Evan también se levantó y llevó su tazón al fregadero. Hannah cerró la caja de galletas y fue a por su impermeable, que estaba colgado de un perchero de pared.

—¿Podemos ir yo y Nellie? —preguntó Will, poniéndose de pie y abandonando sus bloques.

—Nelly y yo —lo corrigió Hannah—. Sí, podéis venir. Pero antes ve a por una toalla del armario, para secar a Nellie cuando volvamos a casa.

—Vale.

Will se marchó corriendo, con Nellie pisándole los talones, y Hannah se volvió hacia Evan. Observaba al niño con atención. La vaga sorpresa de sus ojos la inquietó un poco.

Se preguntó si era tan sincero y decente como ella quería creer. Quizá ocultara algo negativo sobre sí mismo y sus razones para estar allí, con la intención de crearle una falsa sensación de seguridad.

—¿Ocurre algo? —le preguntó.

Inmediatamente, Evan Graham centró su atención en ella. Su expresión cambió con sutileza y rapidez.

—En absoluto. Sólo pensaba que eres muy afortunada al tener a un niño tan sano y feliz.

Su actitud amistosa y abierta hacía fácil olvidar las duda. El estado de los jardines y los invernaderos no le permitía mucha elección. Necesitaba que fuera el hombre correcto por el bien de su negocio. No tenía nada que ver con lo mucho que le gustaba su aspecto.

—Sí, soy muy afortunada con mi hijo.

Evan Graham asintió una vez más, como si confirmara una opinión mental. Después, abrió la puerta y salió al porche.

—Iré por el chubasquero —dijo, cerrando a su espalda.
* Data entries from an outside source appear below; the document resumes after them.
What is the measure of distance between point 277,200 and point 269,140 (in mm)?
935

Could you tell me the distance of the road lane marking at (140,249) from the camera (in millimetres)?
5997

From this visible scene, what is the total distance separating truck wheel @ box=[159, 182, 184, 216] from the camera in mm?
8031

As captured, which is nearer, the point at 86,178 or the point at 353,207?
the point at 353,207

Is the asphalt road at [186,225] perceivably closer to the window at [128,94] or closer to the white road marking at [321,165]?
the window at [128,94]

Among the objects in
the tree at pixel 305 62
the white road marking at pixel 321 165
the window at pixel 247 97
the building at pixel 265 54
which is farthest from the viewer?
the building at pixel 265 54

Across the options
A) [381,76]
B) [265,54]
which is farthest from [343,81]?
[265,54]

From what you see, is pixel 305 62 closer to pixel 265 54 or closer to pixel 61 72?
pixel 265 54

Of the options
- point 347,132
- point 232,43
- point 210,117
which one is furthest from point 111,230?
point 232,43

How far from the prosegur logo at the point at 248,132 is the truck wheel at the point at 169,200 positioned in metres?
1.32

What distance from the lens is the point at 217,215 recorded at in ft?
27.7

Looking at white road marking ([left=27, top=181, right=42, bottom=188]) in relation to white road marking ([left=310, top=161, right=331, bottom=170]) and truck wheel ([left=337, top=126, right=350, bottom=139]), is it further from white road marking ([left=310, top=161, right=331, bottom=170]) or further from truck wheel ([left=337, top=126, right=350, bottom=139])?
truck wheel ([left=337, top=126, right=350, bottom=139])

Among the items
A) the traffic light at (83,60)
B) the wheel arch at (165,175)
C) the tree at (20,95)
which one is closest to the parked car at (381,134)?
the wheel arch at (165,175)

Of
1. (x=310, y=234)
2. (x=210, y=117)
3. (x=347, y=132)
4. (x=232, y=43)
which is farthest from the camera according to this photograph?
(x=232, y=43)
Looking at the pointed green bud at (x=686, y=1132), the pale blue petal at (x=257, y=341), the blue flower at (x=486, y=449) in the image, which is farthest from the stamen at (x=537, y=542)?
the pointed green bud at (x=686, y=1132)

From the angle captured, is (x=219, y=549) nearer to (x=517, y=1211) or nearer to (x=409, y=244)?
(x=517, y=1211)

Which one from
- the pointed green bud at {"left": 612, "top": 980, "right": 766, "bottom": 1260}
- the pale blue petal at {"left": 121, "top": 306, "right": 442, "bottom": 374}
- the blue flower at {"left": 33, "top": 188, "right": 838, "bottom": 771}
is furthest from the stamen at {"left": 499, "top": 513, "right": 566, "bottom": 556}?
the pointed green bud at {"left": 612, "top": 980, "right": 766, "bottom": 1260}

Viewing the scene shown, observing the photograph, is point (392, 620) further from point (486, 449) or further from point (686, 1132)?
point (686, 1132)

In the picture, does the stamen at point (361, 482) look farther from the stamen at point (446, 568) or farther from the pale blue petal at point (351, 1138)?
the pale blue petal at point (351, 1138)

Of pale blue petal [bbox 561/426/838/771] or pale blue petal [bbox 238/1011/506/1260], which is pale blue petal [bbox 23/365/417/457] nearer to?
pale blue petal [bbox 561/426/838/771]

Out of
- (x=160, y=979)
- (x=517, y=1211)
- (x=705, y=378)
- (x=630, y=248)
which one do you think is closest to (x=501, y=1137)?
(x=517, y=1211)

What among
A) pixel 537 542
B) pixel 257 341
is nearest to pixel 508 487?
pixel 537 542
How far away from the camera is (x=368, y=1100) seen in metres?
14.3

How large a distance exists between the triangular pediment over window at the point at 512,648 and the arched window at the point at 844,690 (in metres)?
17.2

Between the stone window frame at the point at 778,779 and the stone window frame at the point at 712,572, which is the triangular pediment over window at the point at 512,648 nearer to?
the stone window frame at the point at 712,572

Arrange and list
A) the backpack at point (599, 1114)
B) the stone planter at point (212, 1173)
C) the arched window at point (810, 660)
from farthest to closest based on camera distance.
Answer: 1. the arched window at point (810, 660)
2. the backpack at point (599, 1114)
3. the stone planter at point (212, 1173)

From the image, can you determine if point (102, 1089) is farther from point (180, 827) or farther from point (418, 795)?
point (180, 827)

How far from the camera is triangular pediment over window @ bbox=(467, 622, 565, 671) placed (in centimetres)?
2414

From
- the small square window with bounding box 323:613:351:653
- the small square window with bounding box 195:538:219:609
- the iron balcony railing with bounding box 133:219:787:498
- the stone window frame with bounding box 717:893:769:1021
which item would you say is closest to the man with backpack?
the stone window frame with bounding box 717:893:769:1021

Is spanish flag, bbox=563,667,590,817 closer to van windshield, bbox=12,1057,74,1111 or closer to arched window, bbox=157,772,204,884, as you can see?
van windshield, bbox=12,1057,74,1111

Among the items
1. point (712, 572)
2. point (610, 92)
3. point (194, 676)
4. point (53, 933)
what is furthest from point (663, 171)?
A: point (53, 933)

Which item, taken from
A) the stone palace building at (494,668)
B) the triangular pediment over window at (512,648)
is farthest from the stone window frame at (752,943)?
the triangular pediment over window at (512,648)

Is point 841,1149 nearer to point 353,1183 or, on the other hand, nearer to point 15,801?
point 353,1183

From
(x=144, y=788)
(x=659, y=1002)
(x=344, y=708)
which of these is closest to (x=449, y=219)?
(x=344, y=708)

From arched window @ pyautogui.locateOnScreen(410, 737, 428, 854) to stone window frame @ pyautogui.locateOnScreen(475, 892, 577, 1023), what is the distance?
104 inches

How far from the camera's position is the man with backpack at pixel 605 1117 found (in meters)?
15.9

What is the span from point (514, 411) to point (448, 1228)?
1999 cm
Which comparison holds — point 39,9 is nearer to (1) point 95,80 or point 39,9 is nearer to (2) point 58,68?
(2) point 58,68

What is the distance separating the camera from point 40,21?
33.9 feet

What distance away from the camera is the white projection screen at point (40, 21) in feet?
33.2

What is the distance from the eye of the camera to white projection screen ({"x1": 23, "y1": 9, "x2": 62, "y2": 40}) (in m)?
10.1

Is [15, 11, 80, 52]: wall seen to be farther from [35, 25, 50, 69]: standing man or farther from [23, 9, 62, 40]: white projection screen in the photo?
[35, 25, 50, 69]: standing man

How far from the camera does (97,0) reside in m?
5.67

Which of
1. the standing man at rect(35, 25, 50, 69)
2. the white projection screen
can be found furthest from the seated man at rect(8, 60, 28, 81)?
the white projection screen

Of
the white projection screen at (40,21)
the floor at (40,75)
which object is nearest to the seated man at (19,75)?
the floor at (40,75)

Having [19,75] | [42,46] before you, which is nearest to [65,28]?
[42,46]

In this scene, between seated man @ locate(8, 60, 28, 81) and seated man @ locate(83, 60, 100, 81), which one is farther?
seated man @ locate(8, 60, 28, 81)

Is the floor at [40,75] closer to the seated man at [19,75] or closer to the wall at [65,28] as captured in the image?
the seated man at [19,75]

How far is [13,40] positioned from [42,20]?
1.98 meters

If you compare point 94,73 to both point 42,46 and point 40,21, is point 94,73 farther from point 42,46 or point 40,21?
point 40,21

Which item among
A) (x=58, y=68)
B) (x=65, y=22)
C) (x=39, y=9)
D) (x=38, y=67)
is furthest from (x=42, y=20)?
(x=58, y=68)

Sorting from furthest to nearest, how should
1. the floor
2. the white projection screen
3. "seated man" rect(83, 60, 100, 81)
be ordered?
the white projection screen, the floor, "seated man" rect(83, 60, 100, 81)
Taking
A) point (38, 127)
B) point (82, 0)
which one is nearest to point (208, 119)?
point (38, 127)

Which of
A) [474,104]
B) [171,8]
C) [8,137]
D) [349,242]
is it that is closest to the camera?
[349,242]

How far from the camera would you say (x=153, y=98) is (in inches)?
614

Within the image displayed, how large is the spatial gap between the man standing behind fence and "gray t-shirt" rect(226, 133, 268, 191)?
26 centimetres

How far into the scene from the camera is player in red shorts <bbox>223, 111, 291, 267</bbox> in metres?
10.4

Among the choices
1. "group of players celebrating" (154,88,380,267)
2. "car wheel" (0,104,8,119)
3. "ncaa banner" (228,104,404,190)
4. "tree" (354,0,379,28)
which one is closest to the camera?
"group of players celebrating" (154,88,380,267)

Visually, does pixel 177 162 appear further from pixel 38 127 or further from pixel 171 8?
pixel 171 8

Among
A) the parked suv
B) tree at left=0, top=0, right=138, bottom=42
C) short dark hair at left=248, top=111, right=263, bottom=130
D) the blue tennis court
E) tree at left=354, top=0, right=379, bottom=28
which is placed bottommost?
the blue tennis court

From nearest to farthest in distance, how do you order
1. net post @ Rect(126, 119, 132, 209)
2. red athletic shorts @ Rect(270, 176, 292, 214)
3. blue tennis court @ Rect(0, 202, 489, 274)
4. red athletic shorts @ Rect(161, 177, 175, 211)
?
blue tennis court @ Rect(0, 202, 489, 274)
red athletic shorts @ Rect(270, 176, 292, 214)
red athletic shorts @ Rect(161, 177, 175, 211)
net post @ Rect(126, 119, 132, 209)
Hannah descolgó el impermeable pero, en vez de ponérselo, se acercó a la ventana y lo observó ir hacia el Jeep. Era un hombre interesante y atractivo en muchos sentidos. Pero seguía siendo un desconocido. Cualquiera podía asumir una actitud educada y agradable hasta ganarse la confianza de una mujer. Su comportamiento con Will y con ella, a diario, revelaría la verdadera naturaleza de su carácter.

Entretanto, no podía evitar alegrarse de que quisiera el empleo. Tras los meses de dolor, miedo y soledad que había soportado, tenía necesidad de contacto humano. No veía ningún peligro en disfrutar, con cautela, de la compañía de Evan Graham.

—Estamos listos —anunció Will. Se había puesto el impermeable y tenía una toalla en los brazos. Nellie agitaba el rabo, a su lado.

—Vamos, entonces —Hannah se puso el impermeable.

Durante un instante, tuvo la sensación de que iniciaba una aventura, por pequeña y tonta que fuera.